**対象の本文:**
☆ ☆ ☆
(河合)
ほんとですね。だいたい、『ビヂテリアン大祭』は「異教徒」という席があって、反対論を述べる。しかもその論者が理路整然と話す人とか、非常に感情的な人とか、うまくね。僕、大学生の時にこれを読んだんですけど、すっごい感動しました。だから、相当印象に残ってて、最後にニュウヨーク座のジョン・ヒルガードが出てくる、その名前まで全部覚えていました。
こういう格好で捕鯨を考えたら面白いんじゃないでしょうか。それがなんか、現代のはもう……。
(中沢)
一方的な感情だけで。
(河合)
一方的に喧嘩するでしょう。この作品は非常にユーモアがあって、寛容性がありますよね。
前回から、河合隼雄さんと中沢新一さんの『ブッダの夢』の第2章の最初の見出しである「『ビヂテリアン大祭』の衝撃」を取り上げてのコーチング解説を始めています。ただし前回は、宮沢賢治という天才であり巨人を、メタ思考で捉えるお二人の言葉を抽出していますから、『ビヂテリアン大祭』の内容に触れるのは、今回からです。
宮沢賢治の作品といえば、『銀河鉄道の夜』がもっとも広く読まれていると想像しますが、この詩的であり幻想的な“夢”を題材にした小説と、この『ビヂテリアン大祭』は、作風がまったく異なります。Wikipediaの冒頭の紹介を引用しておきます。
☆ ☆ ☆
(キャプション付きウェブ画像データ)
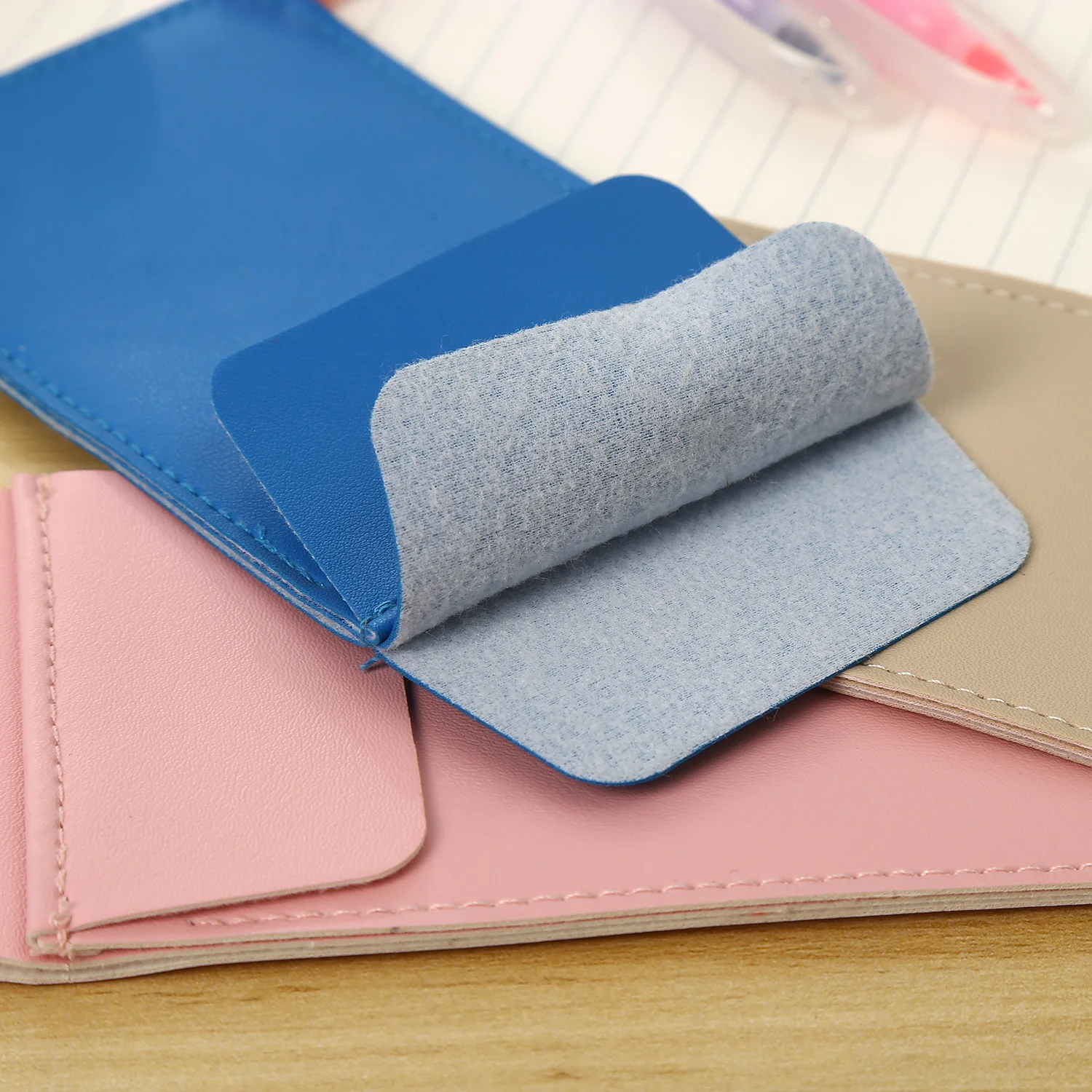 Pen Pouch PU Leather For Clothes Pocket Doctor Nurse Staff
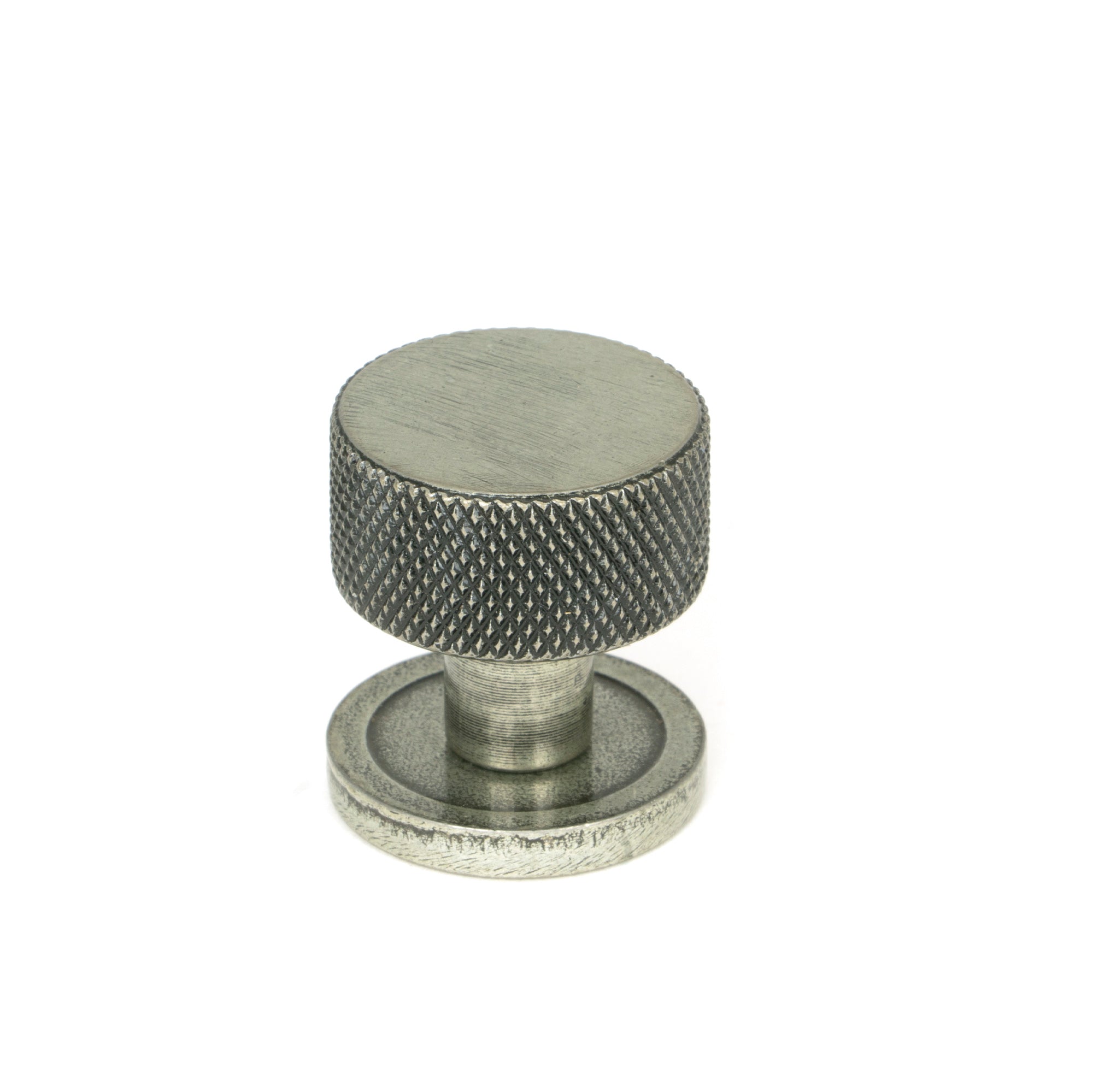 Pewter Brompton Cabinet Knob - 25mm (Plain)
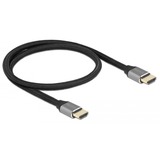 DeLOCK Ultra High Speed HDMI-Kabel 48 Gbps 8K 60Hz grau, 50cm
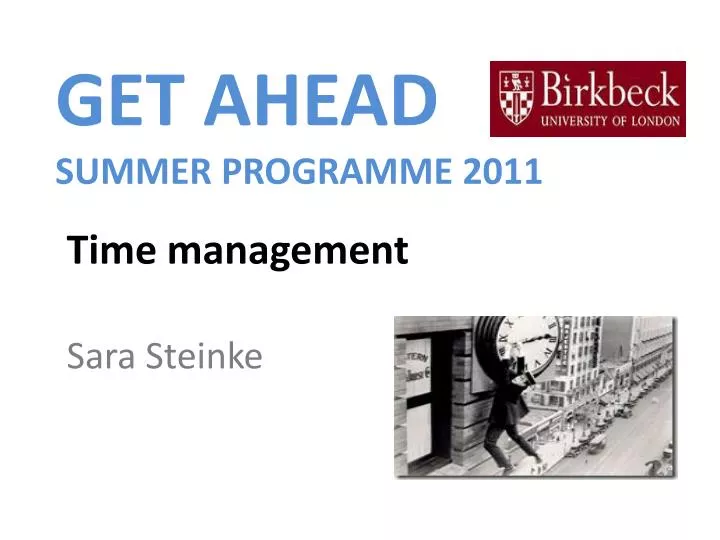 get ahead summer programme 2011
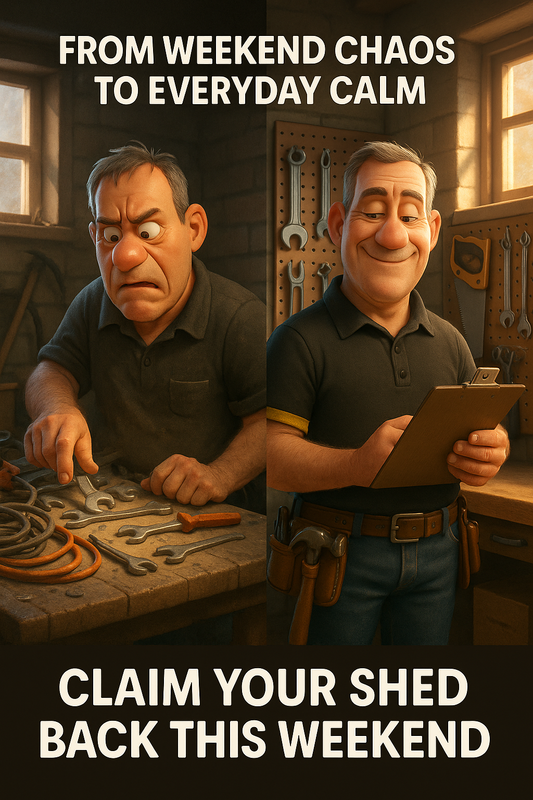 How to Transform Your Cluttered Garage into an Organised, Stress‑Free Space in One Weekend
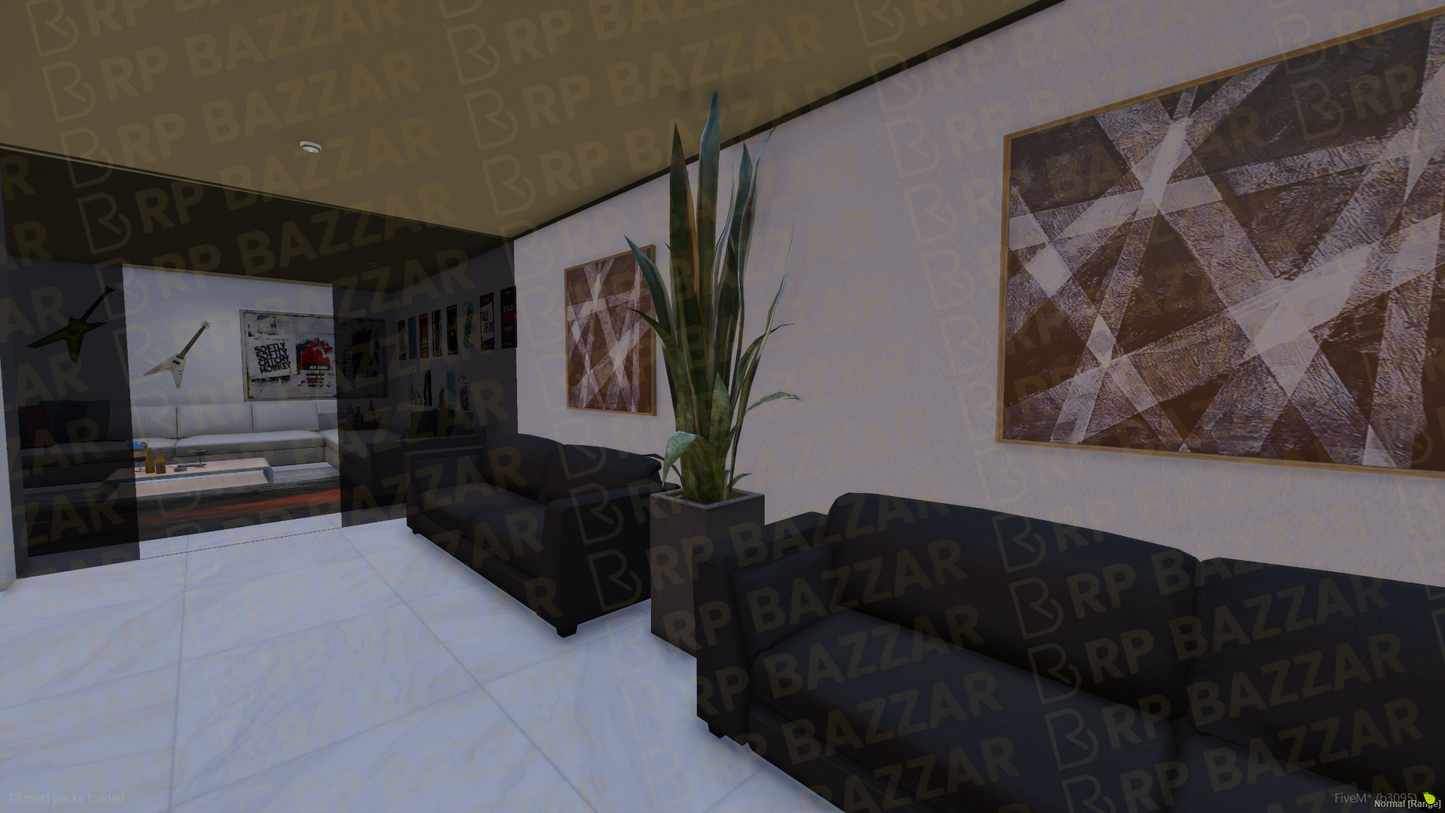 Urban Penthouse FiveM MLO — GTA RP Interior — ESX QB QBOX — RPBazzar
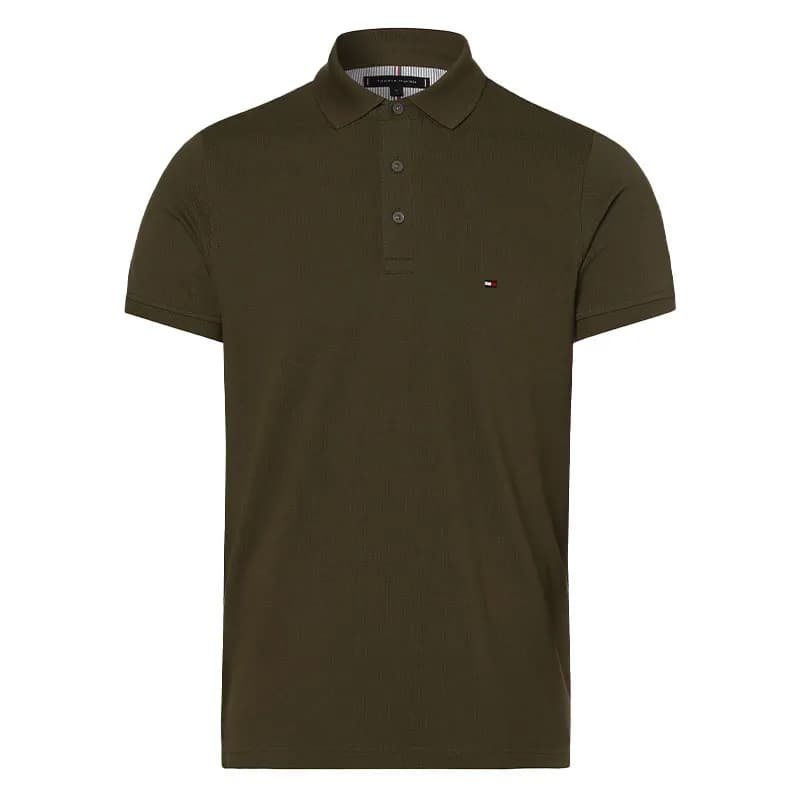 Featured product image of tommy-hilfiger-mens-polo-shirt-core-1985-slim-fit-khaki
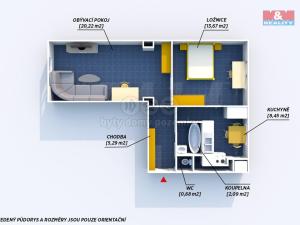 Prodej bytu 2+1, Hrádek - Nová Huť, 1. máje, 56 m2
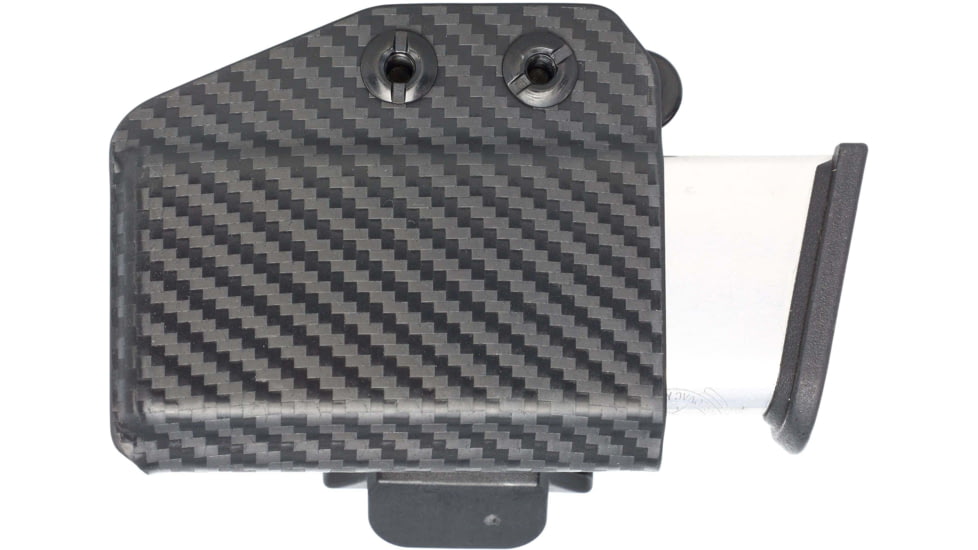 Rounded Horizontal Magazine Holster for 45ACP Double Stack, Ambidextrous, Carbon Fiber Black, CEF000016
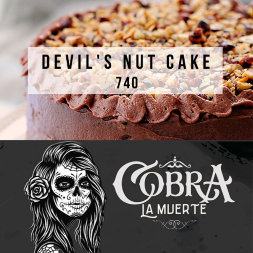 Табак Cobra La Muerte Devils Nut Cake (Пирог с Орехами) 40 гр
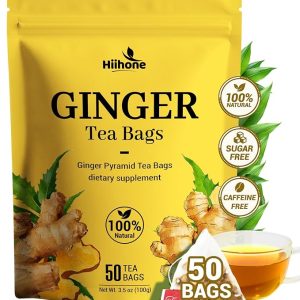 Ginger Root Herbal Tea Caffeine Free 50 Tea Bags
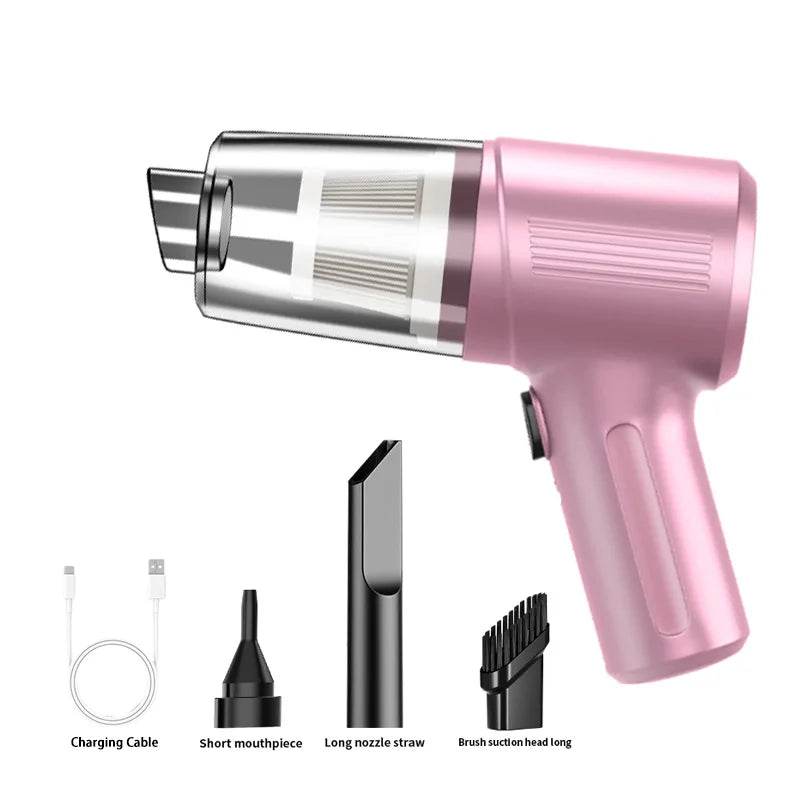 Portable Mini Wireless 2 in 1 High-power Suction and Blower Car Vacuum Cleaner - Autoxmatch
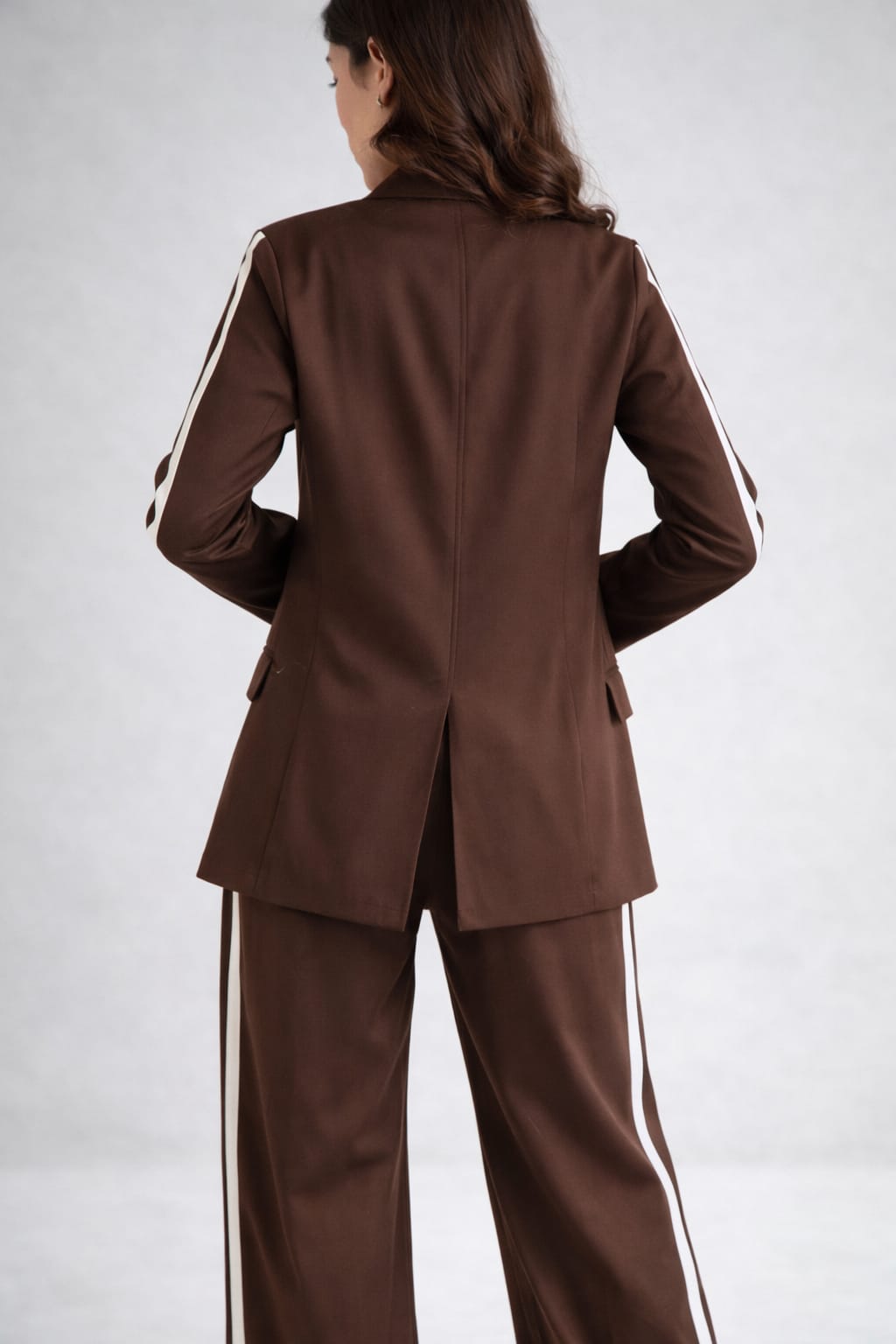 Side Strip Blazer Set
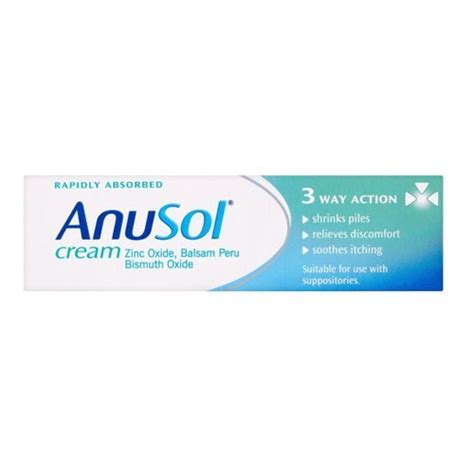 Anusol Haemorrhoids Piles Treatment Cream G By Anusol In Saudi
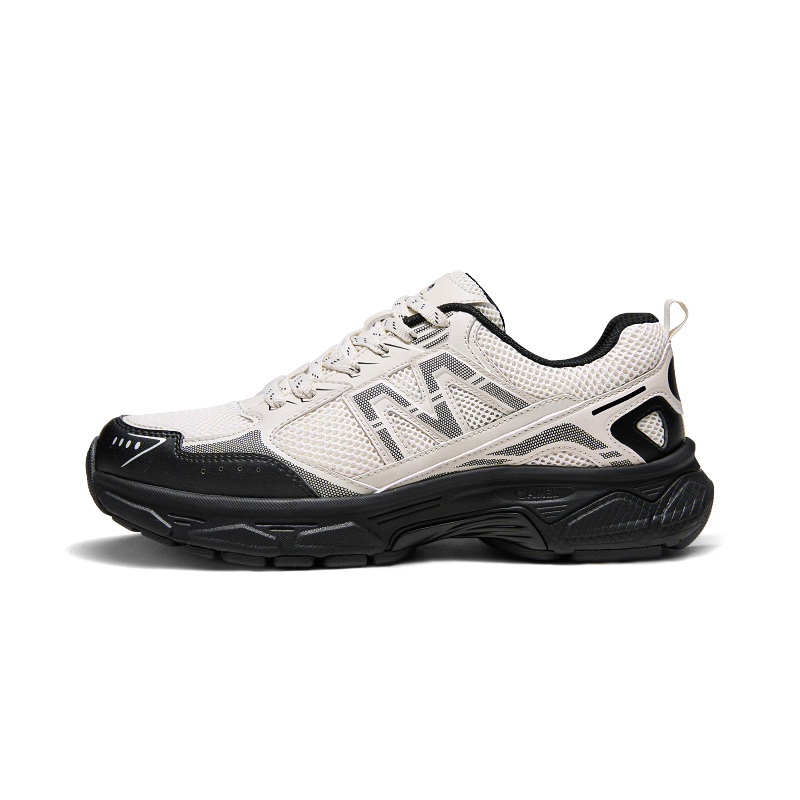 

Дышащие низкие повседневные туфли для увеличения роста для мужчин CAMEL, Beige White Black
☆ ☆ ☆
**練習問題:**
• a. 『ビヂテリアン大祭』を解説する本文では、この作品の内容に触れるのが今回からになっている。その理由を本文に即して1〜3文で説明しなさい。
• b. 『ビヂテリアン大祭』を解説する本文の最後の文に続けて、次の部分を書き上げなさい。
この一覧は、ここでの学習には用いない。

**解答例:**
• a. 前回は、宮沢賢治という天才であり巨人をメタ思考で捉える河合隼雄さんと中沢新一さんの言葉を抽出していたからである。そのため、作品の内容そのものに触れるのは今回からとなる。

• b.
「ビジテリアン大祭」(ビジテリアンたいさい)は、宮沢賢治の「童話」である。賢治が死去した翌年(1934年)に発表された。菜食主義につきまとう誤解や偏見を宗教になぞらえた作品である。「ビジテリアン」は現代風に発音すれば「ベジタリアン(菜食主義者)」となる。
賢治が「童話作家」だからという理由で「童話」にくくられているが、極めて具体的に、難しい用語も構わず使って大人が議論に明け暮れるそれを、賢治の作品では明らかに浮いていて「童話を逸脱している」と評する意見もある。
「宮沢賢治=童話作家」と決めつけてしまっているフレームを、「いかがなものか…」と感じてしまいます。河合さんが感動したこの『ビヂテリアン大祭』は、宮沢賢治の思想の集大成であり、戯曲風の建付けによる「異質の調和」を描ききった重厚な大人の小説ですから。
内容を語る前に力が入ってしまいました。河合さんと中沢さんは、ちくま文庫版を取り上げていますが、筆者は、新潮文庫の『新編 銀河鉄道の夜』に収録されている同作品を読んでいたので、引用は、この新潮文庫版とさせていただきます。
『ビヂテリアン大祭』の内容を紹介する初回ということで、同作品の書き出しを引用し、今回のコーチング解説を終えることにします。
私は昨年九月四日、ニュウファウンドランド島の小さな村、ヒルティで行われた、ビジテリアン大祭に、日本の信者一同を代表して列席して参りました。
全体、私たちビジテリアンというのは、ご存じの方も多いでしょうが、実は動物質のものを食べないという考のものの団体でありまして、日本では菜食主義者と訳しますが主義者というよりは、も少し意味の強いことが多いのであります。菜食信者と訳したら、或は少し強すぎるかもしれませんが、主義者というよりは、よく実際に適っていると思います。もっともその中にもいろいろ派がありますが、まあその精神について大きくわけますと、同情派と予防派との二つになります。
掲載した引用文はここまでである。